- _EXERCISE TASKS_
1. Translate this sentence from the article on function keys into Spanish: "So, here’s the trick: assign each of your top-12 most used apps to an F-key."
2. Decide whether each statement agrees with the article on function keys, answering yes or no and quoting the words that settle it. (a) The author works as a freelance web developer. (b) The author suggests using F-keys to adjust screen brightness. (c) The author says it takes a long time to learn which app each F-key opens.

- _EXCERPTED PASSAGE_
◆ ◆ ◆ ◆ ◆ ◆ ◆
You're using function keys wrong
Like many others, I was very upset when Apple decided to replace function keys with the touch bar. But I also have a good reason to think I was upset quite a bit more than that average upset person: for years, those F-keys have been powering what I call my best productivity trick. This trick seems so obvious to me that I’m pretty surprised I haven’t heard of anybody else doing it.
How often, during the day, do you reach for an F-key? If you do that for adjusting screen brightness or pausing a song, I can assure you there’s a much better use for those. But even if you already went to the MacOS settings and flipped that toggle to make them behave as “standard function keys” (since some apps might make use of them), hear me out.
Here are the types of apps I’m using constantly as a freelance web developer:
- A terminal
- A browser
- A note taking app
- A private messenger (e.g. Telegram)
- A work messenger (e.g. Slack)
- An offline documentation app (e.g. Dash)
- An email client
- A music app (e.g. Spotify)
- A database GUI app
- A todo app
- A time tracking app
- A file explorer (Finder)
While working, I’m constantly switching between such apps, probably hundreds of times a day - and so do you, I assume. How do you do that? Do you Cmd+Tab? Is it up to an app launcher such as Spotlight or Alfred? Maybe some fancy shortcuts involving 2-3 modifier keys? Clicking an icon in the Dock, even?
So, here’s the trick: assign each of your top-12 most used apps to an F-key. In a minute I’ll tell you how to do that, but first let’s discuss what you’ll get:
- Once you remember that F1 is a terminal, and F7, say, an email client (trust me, that learning happens very fast), you’ll feel like a skilled sniper hitting the target by opening exactly the app that you need at any given moment, with a single key-press. Blazingly fast, no cognitive overhead.
- Unhappy with the currently used terminal? Decided to switch to iTerm, or maybe feel like experimenting with Kitty or Alacritty for a week or so? Just reassign them to your terminal F-key, and you don’t need to remember what exact terminal you’re currently using. Similarly, rotate browsers, email clients, todo apps, etc. No need to get accustomed to the new app’s name and/or icon. It’s just the same F-key, for decades to come.
◆ ◆ ◆ ◆ ◆ ◆ ◆
Collection entries:
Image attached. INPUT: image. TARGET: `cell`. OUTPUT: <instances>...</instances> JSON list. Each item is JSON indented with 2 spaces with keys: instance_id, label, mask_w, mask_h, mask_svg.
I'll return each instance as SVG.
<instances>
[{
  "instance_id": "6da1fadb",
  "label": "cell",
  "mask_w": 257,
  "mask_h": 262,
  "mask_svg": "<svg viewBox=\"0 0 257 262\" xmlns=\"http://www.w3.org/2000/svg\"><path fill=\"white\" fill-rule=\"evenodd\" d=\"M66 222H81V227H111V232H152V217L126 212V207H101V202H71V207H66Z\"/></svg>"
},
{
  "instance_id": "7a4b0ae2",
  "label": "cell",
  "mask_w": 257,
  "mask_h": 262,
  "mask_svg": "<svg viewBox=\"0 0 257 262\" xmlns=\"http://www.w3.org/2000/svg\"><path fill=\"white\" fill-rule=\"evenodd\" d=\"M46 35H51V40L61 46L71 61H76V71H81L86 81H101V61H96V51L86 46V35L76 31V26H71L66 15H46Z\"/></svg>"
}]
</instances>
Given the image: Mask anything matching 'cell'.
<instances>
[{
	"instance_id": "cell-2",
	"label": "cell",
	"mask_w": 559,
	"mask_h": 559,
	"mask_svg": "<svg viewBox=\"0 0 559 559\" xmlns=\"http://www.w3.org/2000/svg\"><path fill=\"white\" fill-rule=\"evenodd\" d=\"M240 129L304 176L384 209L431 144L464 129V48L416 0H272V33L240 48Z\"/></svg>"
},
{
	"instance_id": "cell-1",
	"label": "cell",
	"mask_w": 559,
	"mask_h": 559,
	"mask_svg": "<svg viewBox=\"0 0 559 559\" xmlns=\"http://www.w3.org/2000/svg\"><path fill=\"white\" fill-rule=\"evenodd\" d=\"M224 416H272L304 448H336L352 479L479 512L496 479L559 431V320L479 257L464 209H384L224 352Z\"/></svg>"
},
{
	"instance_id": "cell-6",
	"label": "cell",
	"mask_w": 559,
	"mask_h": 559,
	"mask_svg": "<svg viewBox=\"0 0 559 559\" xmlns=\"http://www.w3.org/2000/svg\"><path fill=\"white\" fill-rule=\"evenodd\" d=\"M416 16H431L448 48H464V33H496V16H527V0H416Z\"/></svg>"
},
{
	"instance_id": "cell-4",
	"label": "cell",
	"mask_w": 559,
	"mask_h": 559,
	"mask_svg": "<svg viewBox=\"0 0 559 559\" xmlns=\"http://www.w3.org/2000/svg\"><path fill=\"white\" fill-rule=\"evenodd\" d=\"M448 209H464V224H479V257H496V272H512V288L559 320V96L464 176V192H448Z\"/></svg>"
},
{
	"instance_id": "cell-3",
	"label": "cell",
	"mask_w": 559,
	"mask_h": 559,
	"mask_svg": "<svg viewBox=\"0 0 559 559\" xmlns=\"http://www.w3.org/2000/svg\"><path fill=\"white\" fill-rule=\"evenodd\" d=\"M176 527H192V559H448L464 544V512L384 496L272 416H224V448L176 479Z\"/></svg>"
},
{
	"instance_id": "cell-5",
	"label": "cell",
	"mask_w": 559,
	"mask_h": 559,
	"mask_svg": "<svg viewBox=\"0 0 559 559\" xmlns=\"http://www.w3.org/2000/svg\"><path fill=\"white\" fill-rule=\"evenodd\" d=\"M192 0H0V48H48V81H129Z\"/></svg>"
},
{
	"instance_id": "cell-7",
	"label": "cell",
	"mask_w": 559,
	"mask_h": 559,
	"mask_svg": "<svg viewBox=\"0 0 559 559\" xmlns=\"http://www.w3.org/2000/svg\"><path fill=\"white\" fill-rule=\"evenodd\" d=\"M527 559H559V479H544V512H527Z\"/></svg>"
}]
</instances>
◆ ◆ ◆ ◆ ◆ ◆ ◆
- _PROBLEM SOLUTIONS_
1. Así que este es el truco: asigna cada una de tus 12 aplicaciones más usadas a una tecla F.

2.
(a) Yes: "as a freelance web developer"
(b) No: "If you do that for adjusting screen brightness or pausing a song, I can assure you there’s a much better use for those."
(c) No: "trust me, that learning happens very fast"